Liam can be such a snot. And him being smarter than me is something my mother never fails to point out.
“So figure it out yourself, Einstein!” I retort.
We can hear the sirens getting closer. I see curtains twitch across the way. Everyone is wondering what is going on.
And then they get louder and louder, and we see the ambulance turn onto our street. Liam sticks his fingers in his ears as sirens scream deafeningly outside the window. Then they stop, with a weird hiccup, as the ambulance screeches to a halt behind the police car.
We watch, our noses pressed to the glass, siren lights still flashing as the medics run to the Kelleys’ front door. Curious neighbors have started gathering outside.
“I’m going to go out and see what’s happening,” Liam says.
“No!”
He stares at me, shocked by my sudden, vehement command.
“Mom said to stay inside till she gets home.”
“Why?” Liam asks.
My brother was born asking that question. It’s like he’s wired to refuse to take no for an answer.
“Because Mom said so, okay? Why can’t you just listen to her for once?”
“ ’Cause she didn’t tell me,” the little brat says over his shoulder as he heads toward the front door. “And because the Kelleys are our friends.”
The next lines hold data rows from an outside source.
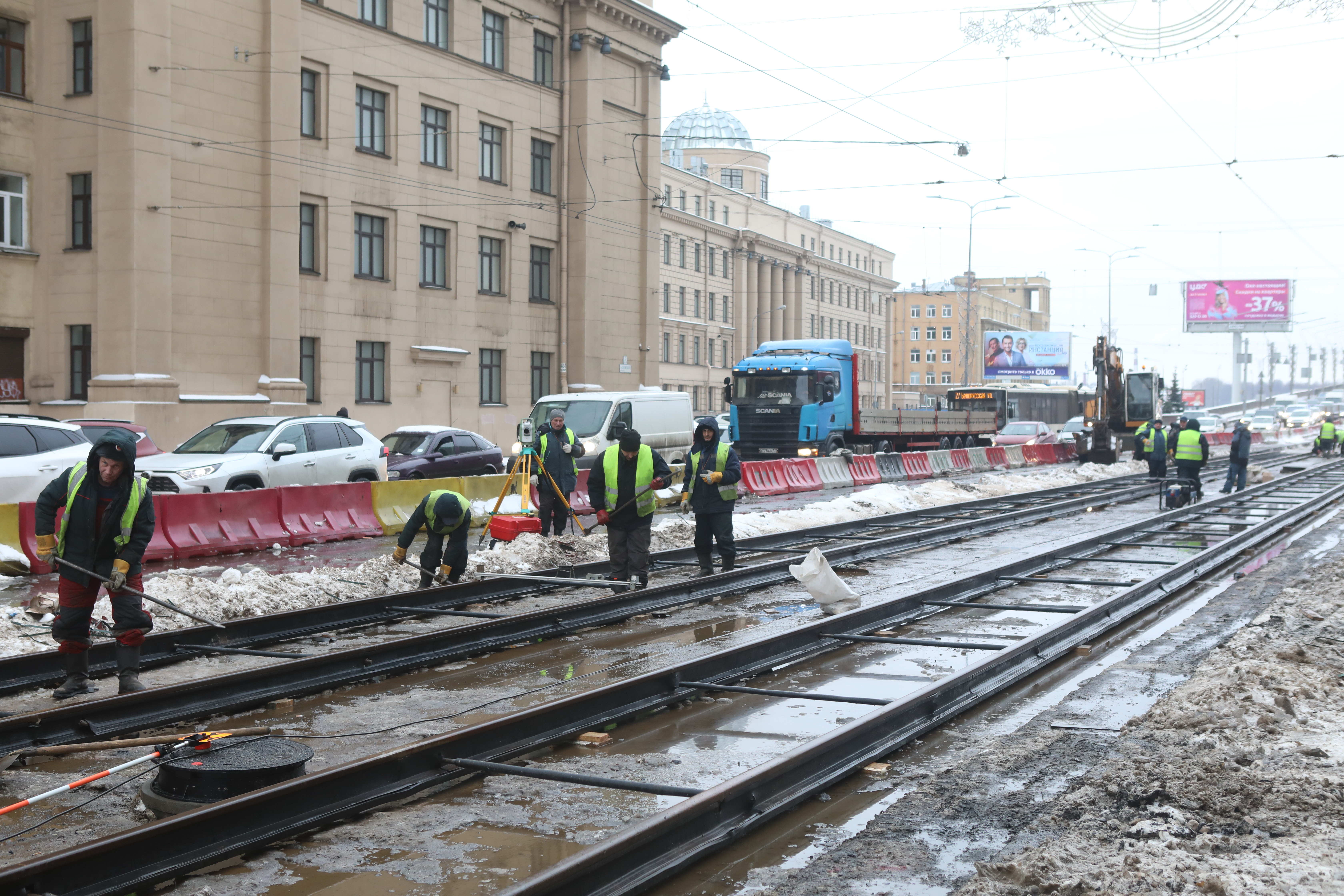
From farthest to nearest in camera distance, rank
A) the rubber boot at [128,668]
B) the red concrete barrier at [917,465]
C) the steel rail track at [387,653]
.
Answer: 1. the red concrete barrier at [917,465]
2. the rubber boot at [128,668]
3. the steel rail track at [387,653]

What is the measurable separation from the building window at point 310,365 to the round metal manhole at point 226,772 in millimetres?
27613

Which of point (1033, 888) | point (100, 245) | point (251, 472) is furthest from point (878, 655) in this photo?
point (100, 245)

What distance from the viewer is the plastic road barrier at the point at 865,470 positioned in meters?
32.0

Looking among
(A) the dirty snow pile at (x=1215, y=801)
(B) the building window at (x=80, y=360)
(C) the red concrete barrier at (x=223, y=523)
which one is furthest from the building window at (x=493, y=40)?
(A) the dirty snow pile at (x=1215, y=801)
“Liam. Mom said to stay inside.”
He opens the door, ignoring me. Why does he always have to be such a pain? Especially now.
“I’m going to tell Mom —”
The door slams on my threat.
The Kelleys are our friends.
Were our friends, is more like it.
I watch him drift toward the gathering crowd by the ambulance, sidling up to Spencer Helman from down the street and talking to him. I want to go out, too. I pick up my cell and decide to ignore Mom’s instructions. If she gives me a hard time, I’ll tell her the truth, which is that Liam left the house first.
As I walk up to the crowd, one of the EMTs comes out of the Kelleys’ house with the policewoman. He opens the back of the ambulance and takes out a stretcher.
My stomach turns over. A stretcher could mean anything from a corpse to a sick person going to the hospital, right?
“What happened?” It’s one of our neighbors, Mrs. Gorski. She’s an old busybody, always looking out her window to see what’s happening on our street. A few years ago, Josie Stern skipped school and came home with a bunch of friends while her parents were at work. Guess who called her parents and told on her so she got grounded for a month? You guessed it — Mrs. G.